— Material for the task —
[Begin]

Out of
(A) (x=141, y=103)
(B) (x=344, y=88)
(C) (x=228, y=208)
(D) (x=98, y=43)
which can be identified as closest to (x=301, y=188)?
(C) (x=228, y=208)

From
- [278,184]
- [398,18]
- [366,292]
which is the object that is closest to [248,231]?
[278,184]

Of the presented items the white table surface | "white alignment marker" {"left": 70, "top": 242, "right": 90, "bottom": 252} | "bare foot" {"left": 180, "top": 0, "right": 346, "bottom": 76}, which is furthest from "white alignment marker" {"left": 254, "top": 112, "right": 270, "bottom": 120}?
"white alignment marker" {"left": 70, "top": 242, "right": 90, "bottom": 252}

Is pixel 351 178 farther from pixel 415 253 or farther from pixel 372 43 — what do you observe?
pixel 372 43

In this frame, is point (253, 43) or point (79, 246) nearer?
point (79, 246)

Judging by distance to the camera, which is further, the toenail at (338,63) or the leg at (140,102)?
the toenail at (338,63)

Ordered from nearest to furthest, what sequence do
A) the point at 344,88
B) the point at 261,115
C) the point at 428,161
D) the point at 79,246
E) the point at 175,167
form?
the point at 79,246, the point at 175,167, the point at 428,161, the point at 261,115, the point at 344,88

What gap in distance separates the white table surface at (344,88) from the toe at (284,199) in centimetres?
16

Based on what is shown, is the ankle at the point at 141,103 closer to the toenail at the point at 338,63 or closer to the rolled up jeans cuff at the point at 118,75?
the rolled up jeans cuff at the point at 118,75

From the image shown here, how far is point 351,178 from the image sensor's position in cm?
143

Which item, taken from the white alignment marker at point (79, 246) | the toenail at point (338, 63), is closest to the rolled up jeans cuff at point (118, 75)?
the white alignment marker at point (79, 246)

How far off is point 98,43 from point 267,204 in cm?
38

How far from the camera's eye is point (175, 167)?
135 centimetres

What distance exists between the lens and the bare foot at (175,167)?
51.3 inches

[End]

— What the task requires —
Reproduce all of the data above word for word, every line unchanged.

— Solution to this problem —
Out of
(A) (x=141, y=103)
(B) (x=344, y=88)
(C) (x=228, y=208)
(D) (x=98, y=43)
which can be identified as closest to (x=301, y=188)?
(C) (x=228, y=208)

From
- [278,184]
- [398,18]
- [366,292]
which is the object that is closest to [248,231]?
[278,184]

Of the presented items the white table surface | "white alignment marker" {"left": 70, "top": 242, "right": 90, "bottom": 252} | "bare foot" {"left": 180, "top": 0, "right": 346, "bottom": 76}, which is furthest from "white alignment marker" {"left": 254, "top": 112, "right": 270, "bottom": 120}?
"white alignment marker" {"left": 70, "top": 242, "right": 90, "bottom": 252}

Is pixel 351 178 farther from pixel 415 253 or farther from pixel 372 43 — what do you observe?
pixel 372 43

In this frame, is point (253, 43) or point (79, 246) nearer?
point (79, 246)

Judging by distance to the camera, which is further, the toenail at (338,63) or the leg at (140,102)?
the toenail at (338,63)

Ordered from nearest to furthest, what sequence do
A) the point at 344,88
B) the point at 261,115
C) the point at 428,161
D) the point at 79,246
E) the point at 175,167
form?
the point at 79,246, the point at 175,167, the point at 428,161, the point at 261,115, the point at 344,88

What gap in distance separates the white table surface at (344,88) from the toe at (284,199) in centimetres?
16

Based on what is shown, is the ankle at the point at 141,103 closer to the toenail at the point at 338,63 or closer to the rolled up jeans cuff at the point at 118,75?
the rolled up jeans cuff at the point at 118,75

From the image shown here, how far is point 351,178 from the image sensor's position in cm?
143

Which item, taken from the white alignment marker at point (79, 246) | the toenail at point (338, 63), is closest to the rolled up jeans cuff at point (118, 75)?
the white alignment marker at point (79, 246)

How far off is point 98,43 from point 267,204 in cm?
38

How far from the camera's eye is point (175, 167)?
135 centimetres

What distance exists between the lens and the bare foot at (175,167)?
51.3 inches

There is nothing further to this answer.